Already for these defendants, we may not discover what DOJ saw that led them to believe the person merited more than a trespassing charge. In most cases, the FBI will be obtaining more legal process to understand better why a person showed up at the Capitol, what they did there, and what network got them to go to the riot in the first place, as well as any substantial ties to that network.

In other words, it’s likely the 1512 charge is itself a midway point, perhaps a terminal charge for those who were conspiring with others to overturn democracy, perhaps a bookmark as DOJ conducts further investigation.

Sealed investigative steps

Meanwhile, the FBI is conducting further investigation of the right wing networks that planned this attack, steps we’re just seeing hints of, such as with this report on a search of the homes of two people who organized the January 5 rally (and I’ve heard of a few more that haven’t been publicly reported).

The FBI recently raided the homes of two men who sponsored an invective-laced rally near the US Capitol a day before the deadly insurrection, the first known search warrants involving people who organized and spoke at rallies preceding the attack.

[snip]

FBI spokeswoman Laura Eimiller confirmed that federal agents executed search warrants last week at two properties in Orange County, California, which public records indicate belong to Russell Taylor and Alan Hostetter. The two men run the American Phoenix Project, which co-sponsored a pro-Donald Trump rally near the Supreme Court on January 5, one day before the attack.
Neither man has been charged with any crimes.
Footage of the rally shows the men spewing militant vitriol: Hostetter told the crowd to prepare for “war tomorrow” against “vipers” in Congress who refused to nullify President Joe Biden’s win. Taylor said, “We will not return to our peaceful way of life until this election is made right.”

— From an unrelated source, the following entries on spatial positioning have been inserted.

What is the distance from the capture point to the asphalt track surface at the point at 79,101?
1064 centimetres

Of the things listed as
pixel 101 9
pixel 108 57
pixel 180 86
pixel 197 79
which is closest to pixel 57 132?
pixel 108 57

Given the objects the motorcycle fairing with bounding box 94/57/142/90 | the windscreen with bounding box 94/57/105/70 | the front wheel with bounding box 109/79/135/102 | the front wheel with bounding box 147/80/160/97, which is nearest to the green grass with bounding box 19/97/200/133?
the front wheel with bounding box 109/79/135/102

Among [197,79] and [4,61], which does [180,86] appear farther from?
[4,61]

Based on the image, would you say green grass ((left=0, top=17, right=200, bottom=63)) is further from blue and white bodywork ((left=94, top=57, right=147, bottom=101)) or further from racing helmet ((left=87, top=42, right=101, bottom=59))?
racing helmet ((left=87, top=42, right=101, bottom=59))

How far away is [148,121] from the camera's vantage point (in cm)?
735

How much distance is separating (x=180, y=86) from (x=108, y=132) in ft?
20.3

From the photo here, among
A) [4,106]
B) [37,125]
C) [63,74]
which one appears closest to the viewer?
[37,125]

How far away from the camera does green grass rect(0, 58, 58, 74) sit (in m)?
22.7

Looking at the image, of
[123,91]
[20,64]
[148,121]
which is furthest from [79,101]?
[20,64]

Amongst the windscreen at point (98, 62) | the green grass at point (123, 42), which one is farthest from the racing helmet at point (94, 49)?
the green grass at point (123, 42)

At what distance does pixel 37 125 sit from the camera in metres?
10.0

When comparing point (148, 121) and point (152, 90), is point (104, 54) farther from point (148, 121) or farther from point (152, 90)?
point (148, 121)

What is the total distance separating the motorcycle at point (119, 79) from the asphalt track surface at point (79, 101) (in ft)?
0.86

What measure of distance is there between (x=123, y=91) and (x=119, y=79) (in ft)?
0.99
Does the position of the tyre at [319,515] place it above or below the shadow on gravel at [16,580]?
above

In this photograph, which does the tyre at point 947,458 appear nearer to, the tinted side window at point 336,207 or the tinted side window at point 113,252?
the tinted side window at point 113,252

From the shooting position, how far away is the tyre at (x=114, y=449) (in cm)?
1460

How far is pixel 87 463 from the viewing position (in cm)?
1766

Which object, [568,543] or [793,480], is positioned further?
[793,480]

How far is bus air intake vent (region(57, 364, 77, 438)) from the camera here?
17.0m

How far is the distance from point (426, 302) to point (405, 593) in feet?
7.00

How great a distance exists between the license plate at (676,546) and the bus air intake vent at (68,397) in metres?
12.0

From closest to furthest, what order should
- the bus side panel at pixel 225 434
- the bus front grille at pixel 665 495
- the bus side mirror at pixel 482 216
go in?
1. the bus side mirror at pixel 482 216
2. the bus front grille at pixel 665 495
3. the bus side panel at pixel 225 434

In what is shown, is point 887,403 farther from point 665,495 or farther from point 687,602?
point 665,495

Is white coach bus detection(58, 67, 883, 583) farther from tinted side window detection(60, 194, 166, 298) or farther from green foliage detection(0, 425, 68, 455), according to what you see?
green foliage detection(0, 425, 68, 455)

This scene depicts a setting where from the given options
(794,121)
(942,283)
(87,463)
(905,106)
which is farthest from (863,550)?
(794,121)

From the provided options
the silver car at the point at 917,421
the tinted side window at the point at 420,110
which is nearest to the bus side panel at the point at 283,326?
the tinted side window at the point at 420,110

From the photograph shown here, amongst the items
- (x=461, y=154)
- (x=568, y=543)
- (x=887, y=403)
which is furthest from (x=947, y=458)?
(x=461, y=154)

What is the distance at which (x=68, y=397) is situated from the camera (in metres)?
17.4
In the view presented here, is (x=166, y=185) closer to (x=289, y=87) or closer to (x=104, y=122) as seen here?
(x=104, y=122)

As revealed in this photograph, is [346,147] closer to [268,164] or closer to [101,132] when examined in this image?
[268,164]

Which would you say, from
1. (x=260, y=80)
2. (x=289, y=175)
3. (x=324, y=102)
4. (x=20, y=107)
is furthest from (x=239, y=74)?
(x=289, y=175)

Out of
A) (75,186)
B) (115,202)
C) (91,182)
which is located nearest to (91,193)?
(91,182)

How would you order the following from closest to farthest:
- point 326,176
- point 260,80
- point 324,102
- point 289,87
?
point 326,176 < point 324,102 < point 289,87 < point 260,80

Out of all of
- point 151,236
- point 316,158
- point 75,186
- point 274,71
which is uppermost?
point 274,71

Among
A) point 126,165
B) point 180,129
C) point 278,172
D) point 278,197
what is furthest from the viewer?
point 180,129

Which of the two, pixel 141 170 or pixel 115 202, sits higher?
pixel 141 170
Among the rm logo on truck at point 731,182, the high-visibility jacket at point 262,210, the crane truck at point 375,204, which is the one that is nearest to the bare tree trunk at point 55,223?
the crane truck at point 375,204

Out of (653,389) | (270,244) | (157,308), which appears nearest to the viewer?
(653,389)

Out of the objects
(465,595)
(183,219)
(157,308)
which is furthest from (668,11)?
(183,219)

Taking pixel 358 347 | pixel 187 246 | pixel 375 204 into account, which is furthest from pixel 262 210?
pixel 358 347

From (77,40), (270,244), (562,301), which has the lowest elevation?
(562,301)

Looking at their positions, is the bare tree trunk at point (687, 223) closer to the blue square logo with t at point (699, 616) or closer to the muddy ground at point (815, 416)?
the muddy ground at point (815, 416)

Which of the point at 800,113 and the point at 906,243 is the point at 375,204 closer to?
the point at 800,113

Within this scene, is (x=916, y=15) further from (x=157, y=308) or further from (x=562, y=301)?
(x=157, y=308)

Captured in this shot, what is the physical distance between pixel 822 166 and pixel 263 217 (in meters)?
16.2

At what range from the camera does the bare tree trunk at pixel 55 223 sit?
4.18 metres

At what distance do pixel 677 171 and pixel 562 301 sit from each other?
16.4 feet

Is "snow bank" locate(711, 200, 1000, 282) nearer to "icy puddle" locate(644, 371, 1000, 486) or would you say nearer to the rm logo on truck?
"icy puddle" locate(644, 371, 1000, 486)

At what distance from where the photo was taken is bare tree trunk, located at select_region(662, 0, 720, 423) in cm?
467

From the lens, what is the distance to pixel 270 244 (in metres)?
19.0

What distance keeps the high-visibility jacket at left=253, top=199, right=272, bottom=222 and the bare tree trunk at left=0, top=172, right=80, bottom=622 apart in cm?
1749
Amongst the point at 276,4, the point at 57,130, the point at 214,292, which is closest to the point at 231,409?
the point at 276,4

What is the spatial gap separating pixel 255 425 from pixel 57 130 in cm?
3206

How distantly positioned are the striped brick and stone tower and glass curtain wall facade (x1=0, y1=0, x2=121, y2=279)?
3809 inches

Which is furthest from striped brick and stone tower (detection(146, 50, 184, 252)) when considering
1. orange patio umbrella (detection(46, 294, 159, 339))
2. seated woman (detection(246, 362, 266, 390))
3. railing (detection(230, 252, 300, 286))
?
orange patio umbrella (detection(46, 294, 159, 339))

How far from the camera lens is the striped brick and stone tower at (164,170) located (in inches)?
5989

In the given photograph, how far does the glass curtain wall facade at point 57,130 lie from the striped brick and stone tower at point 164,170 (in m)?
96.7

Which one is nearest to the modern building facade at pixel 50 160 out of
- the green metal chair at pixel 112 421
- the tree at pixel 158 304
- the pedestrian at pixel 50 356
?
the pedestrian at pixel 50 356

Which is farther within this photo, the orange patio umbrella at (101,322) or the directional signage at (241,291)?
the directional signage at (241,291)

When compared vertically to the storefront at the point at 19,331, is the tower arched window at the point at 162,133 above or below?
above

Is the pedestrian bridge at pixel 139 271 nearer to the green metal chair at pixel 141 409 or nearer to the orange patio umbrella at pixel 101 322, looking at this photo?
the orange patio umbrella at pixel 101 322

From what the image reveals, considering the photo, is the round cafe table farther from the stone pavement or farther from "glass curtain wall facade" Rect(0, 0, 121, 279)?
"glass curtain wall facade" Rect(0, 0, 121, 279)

With anyone who didn’t make it inside the Capitol, the government would need to do more to charge them. And for some networks (for example, we know there were around 40 Oath Keepers at the rally, yet only 3 have been charged), the government may want to wait before it starts charging one after another person. It may pick and choose which members of a known network — like the Proud Boys — it charges when.

The thing is, a lot of these people are going to have better operational security than the people who posed for selfies (or managed to destroy evidence). A lot of them are going to be somewhat more difficult to implicate in the insurrection. And a lot of the investigative work will take more time, potentially a lot more time (and require cooperators). You shouldn’t want DOJ to rush it because it’s the kind of thing that good lawyers will mount a First Amendment challenge to.

It will take some time. But that’s not because Billy Barr has come back from whatever corporate boardroom he’s sitting in and sabotaged things. It will take some time because it will take some time.